After the groom broke the glass, Butman spoke about the couple’s connection to the region and community with a microphone in hand in the reception hall. Guests listened from round tables draped in white tablecloths, matching chairs with pink sheer bows, eating the second course of pumpkin soup after “Hava Nagila.” As if a kosher Jewish wedding in Cambodia is not unusual enough, the couple’s unique background was an added twist: a bride from Kazakhstan and a groom from Israel with Russian roots.

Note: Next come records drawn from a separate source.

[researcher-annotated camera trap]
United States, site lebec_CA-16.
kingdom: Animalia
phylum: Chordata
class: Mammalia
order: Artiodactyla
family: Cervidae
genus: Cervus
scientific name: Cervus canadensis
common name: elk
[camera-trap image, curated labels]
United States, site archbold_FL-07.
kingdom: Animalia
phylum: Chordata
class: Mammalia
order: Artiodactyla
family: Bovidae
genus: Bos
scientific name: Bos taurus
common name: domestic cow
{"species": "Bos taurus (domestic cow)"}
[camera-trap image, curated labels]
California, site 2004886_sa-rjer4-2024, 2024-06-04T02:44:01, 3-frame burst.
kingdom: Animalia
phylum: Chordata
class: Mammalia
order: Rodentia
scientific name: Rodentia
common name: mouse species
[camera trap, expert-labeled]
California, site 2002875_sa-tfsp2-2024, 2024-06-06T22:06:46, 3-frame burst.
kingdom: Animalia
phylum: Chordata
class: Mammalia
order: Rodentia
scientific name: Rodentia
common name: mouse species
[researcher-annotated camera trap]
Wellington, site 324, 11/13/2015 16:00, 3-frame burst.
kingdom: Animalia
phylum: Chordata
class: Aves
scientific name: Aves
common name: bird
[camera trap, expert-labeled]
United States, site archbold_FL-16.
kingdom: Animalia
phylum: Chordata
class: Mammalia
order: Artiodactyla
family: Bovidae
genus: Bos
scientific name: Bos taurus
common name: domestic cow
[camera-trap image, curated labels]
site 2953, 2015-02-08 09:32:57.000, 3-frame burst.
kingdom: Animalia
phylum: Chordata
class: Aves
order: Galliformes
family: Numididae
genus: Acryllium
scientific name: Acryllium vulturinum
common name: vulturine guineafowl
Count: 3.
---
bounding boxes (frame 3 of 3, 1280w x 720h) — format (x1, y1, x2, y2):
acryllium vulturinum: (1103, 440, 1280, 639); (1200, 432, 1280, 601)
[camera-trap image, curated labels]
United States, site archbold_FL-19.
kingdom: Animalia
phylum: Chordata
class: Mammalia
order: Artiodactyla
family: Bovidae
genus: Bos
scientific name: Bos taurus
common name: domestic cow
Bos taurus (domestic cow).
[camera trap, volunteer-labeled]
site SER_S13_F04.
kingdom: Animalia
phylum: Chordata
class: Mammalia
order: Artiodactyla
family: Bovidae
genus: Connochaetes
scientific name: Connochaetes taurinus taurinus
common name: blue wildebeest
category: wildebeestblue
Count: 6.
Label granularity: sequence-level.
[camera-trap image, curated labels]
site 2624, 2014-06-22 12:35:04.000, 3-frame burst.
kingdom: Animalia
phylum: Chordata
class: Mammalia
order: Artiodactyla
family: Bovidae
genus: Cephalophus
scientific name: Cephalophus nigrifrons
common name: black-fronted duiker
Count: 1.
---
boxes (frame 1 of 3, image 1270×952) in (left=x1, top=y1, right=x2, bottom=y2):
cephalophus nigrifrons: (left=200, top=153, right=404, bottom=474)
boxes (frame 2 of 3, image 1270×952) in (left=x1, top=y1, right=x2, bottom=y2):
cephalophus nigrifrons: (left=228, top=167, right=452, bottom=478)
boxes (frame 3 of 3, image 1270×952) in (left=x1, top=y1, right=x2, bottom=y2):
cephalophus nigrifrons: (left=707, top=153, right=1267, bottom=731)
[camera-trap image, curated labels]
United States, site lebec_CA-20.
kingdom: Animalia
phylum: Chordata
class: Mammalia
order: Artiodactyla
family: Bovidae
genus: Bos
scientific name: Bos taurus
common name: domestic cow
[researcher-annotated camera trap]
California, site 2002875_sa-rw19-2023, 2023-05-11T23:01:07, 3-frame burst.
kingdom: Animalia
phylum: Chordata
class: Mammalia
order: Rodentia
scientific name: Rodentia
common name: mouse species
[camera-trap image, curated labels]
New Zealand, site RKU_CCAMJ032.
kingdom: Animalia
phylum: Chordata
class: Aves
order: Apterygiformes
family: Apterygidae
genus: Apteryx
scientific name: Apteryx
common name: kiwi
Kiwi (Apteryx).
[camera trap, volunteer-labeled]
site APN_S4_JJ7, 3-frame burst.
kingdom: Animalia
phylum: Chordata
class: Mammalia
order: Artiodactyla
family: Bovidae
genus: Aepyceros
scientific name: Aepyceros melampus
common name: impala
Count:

Chair lifts aside, the gathering itself was not completely unusual. Every Friday night throughout the year, in the six-story building accessed by either side of a winding alley, Chabad opens its doors to the community and visitors from around the world. When the need for a Jewish presence was identified in the region after Passover visits in 2007 and 2008, Butman was assigned to relocate to Phnom Penh, where he now resides full-time with his family and six children.
“I was living in New York, studying, and looking for a destination for our life mission,” he said, noting that while his lifestyle may seem unusual to some, there are 4,000 other families in the world who are doing the same. Yet for Butman, as well as for all other Chabad rabbis, he said, leadership is not only a job, it’s a lifestyle. This is evidenced by his warmth toward everyone who steps in the door and involvement in all aspects of the community in a country without local Jewish history; the facility operates a kosher restaurant, hosts services and meals on Shabbat and high holidays, and provides general support for its members. In 2013, a plot of land was purchased for the Jewish cemetery, now a resting place for three.
“As an American living abroad in Phnom Penh, the wedding manifested what Chabad is to me—community,” said Martin Karopkin, a native New Yorker who serves as a judge at the Trial Chamber at Extraordinary Chambers in the Courts of Cambodia. “The setting was beautiful, but even more beautiful was that fact that, there we were, men and woman from all over the world, expats and tourists, and we were instant family. To the happy couple and to each other!”